_Brief_
Copy out the listing from the line that has "Which would you" through its end, keeping the requests as they are, but scale every coordinate in the answers by 0.5 and round to whole numbers, with halves rounded up.

_Record list_

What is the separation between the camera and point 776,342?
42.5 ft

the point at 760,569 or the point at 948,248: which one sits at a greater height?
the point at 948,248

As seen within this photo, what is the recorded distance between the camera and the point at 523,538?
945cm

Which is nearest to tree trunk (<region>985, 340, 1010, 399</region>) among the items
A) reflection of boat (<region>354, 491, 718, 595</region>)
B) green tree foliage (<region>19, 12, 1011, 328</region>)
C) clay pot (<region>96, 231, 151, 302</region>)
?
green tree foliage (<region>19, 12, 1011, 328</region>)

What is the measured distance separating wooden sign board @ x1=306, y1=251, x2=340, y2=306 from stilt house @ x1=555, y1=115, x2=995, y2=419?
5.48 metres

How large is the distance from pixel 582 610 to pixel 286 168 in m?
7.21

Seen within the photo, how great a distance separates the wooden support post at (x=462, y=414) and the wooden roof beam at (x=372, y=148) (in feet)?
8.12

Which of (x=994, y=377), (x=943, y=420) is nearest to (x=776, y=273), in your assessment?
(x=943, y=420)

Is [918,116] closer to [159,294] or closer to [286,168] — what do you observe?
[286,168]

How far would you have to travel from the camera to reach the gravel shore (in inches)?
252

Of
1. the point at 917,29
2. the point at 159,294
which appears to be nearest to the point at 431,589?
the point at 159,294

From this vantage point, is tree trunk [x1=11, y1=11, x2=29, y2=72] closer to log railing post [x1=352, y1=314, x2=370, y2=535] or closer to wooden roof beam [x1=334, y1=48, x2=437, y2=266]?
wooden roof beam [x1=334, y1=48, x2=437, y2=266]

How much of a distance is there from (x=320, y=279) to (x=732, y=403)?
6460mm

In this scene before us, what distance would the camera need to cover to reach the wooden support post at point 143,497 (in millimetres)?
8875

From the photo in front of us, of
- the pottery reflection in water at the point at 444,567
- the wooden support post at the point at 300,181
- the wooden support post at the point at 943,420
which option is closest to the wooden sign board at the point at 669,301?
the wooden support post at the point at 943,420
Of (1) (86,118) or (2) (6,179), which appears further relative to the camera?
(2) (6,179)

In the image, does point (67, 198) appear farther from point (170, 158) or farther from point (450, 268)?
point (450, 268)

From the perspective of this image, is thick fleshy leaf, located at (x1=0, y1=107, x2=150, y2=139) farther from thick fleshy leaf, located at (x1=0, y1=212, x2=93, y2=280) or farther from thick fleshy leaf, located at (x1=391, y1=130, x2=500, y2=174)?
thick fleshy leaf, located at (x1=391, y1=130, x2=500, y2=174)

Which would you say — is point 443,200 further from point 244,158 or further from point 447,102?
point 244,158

_Response_
Which would you say — is point 443,200 further from point 244,158 or further from point 447,102?
point 122,79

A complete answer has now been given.